- DIRECTIONS FOR THIS TASK:
Copy the listing below word for word, from the line holding "this 685×344 image." to the end of the listing, with both ends included. Leave the pictures out.

- RECORDS SHOWN:

'''

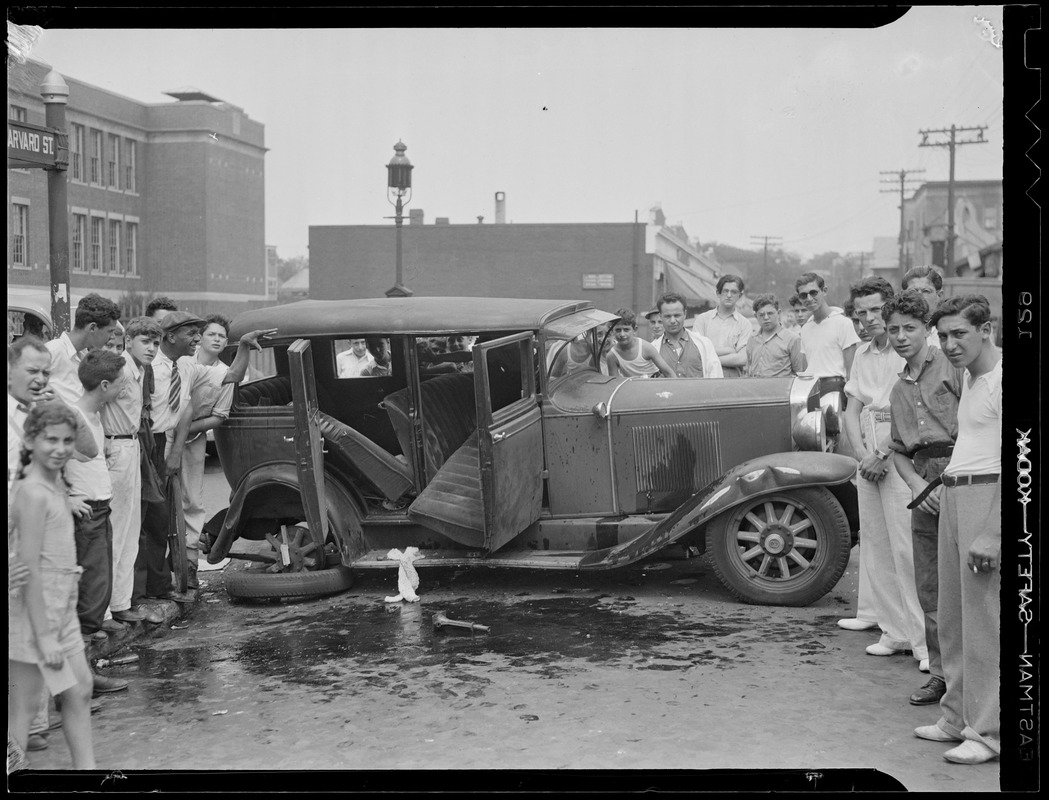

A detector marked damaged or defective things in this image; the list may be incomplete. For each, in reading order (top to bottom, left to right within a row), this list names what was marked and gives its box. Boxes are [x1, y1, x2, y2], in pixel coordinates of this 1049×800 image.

wrecked car [200, 295, 855, 608]
damaged fender [579, 452, 855, 574]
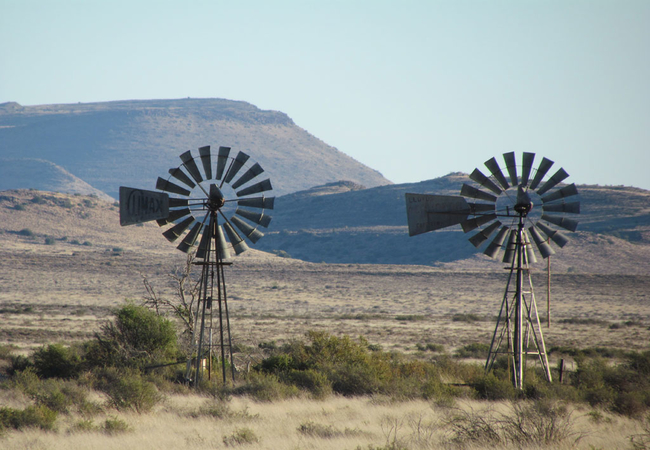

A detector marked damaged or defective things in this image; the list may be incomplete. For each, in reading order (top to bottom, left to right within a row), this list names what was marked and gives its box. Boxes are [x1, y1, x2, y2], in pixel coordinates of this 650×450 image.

rusty metal structure [120, 146, 272, 384]
rusty metal structure [404, 152, 576, 390]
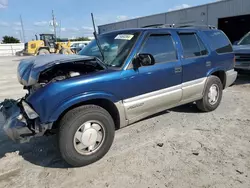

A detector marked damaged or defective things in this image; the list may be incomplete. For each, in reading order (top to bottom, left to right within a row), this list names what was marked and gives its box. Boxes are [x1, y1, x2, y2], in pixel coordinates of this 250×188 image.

crumpled hood [16, 53, 99, 86]
damaged front end [0, 98, 51, 142]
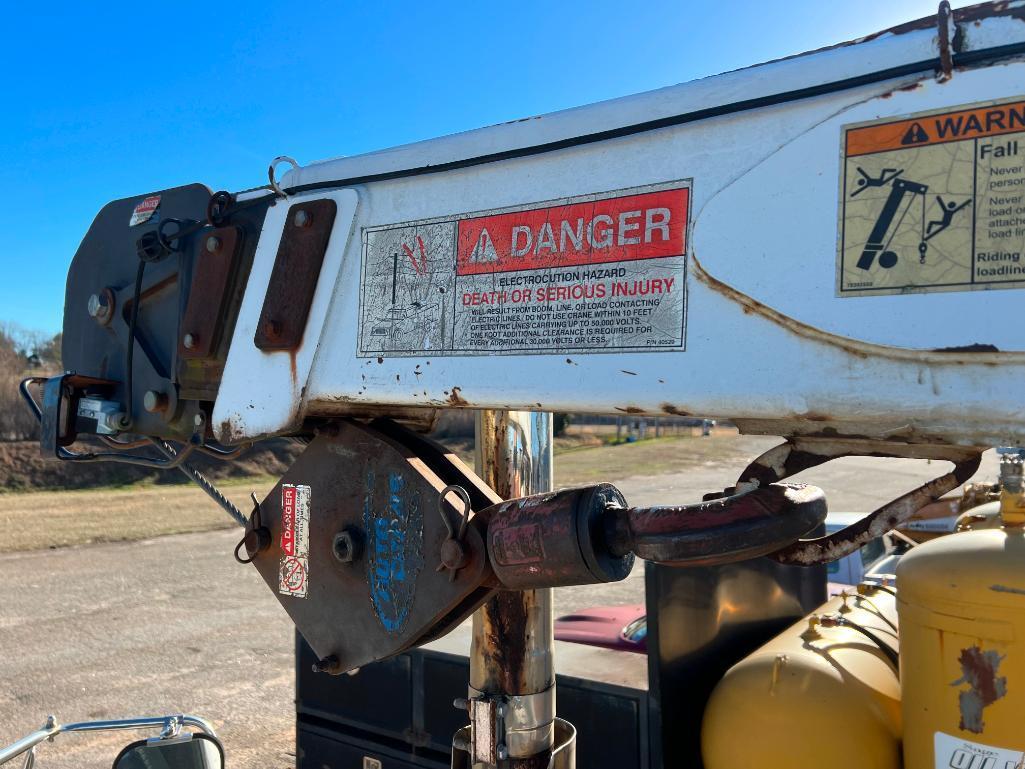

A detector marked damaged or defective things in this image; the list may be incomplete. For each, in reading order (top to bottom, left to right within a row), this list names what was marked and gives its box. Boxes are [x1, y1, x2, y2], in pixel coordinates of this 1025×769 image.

rust staining [446, 384, 466, 408]
rusty metal bracket [740, 438, 988, 564]
rust staining [952, 640, 1008, 732]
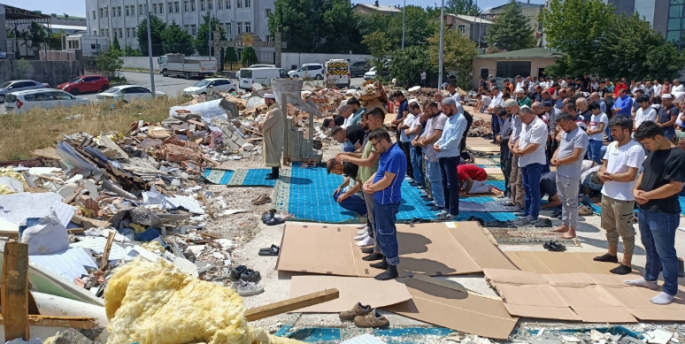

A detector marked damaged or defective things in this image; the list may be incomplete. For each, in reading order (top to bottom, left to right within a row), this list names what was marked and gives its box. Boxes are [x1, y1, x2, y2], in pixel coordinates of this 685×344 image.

broken wooden beam [1, 242, 30, 342]
broken wooden beam [244, 288, 338, 322]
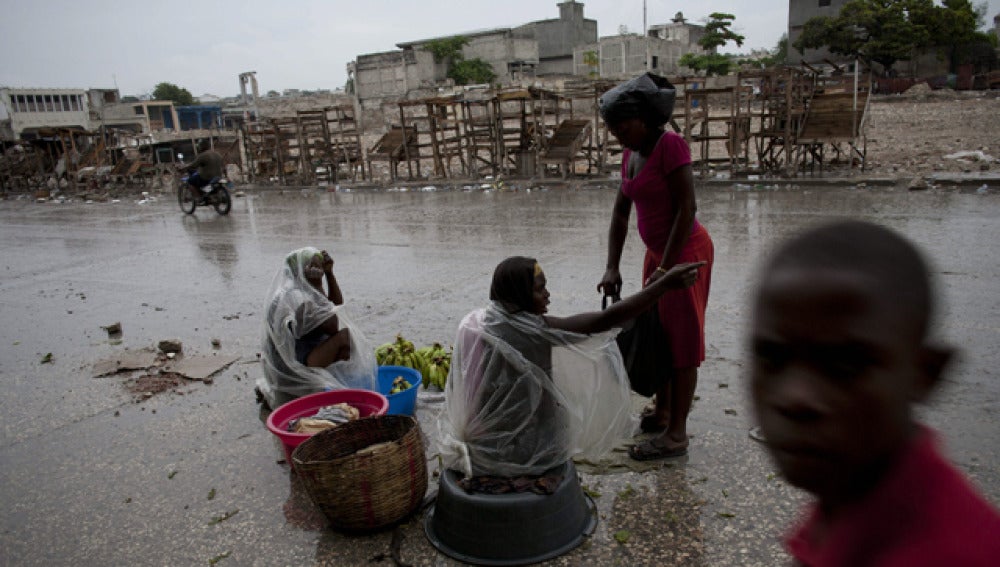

'''

- RESULT OF THIS TASK:
A detector marked damaged or defective things in this image; the list may be incomplete. For each, in reading order (top to bottom, left to right within a row), this list names what was marked and gives its box. Boxes are [x1, y1, x2, y2], in pixel coordinates of this 685×344 image.

broken wooden beam [1, 242, 30, 342]
broken wooden beam [244, 288, 338, 322]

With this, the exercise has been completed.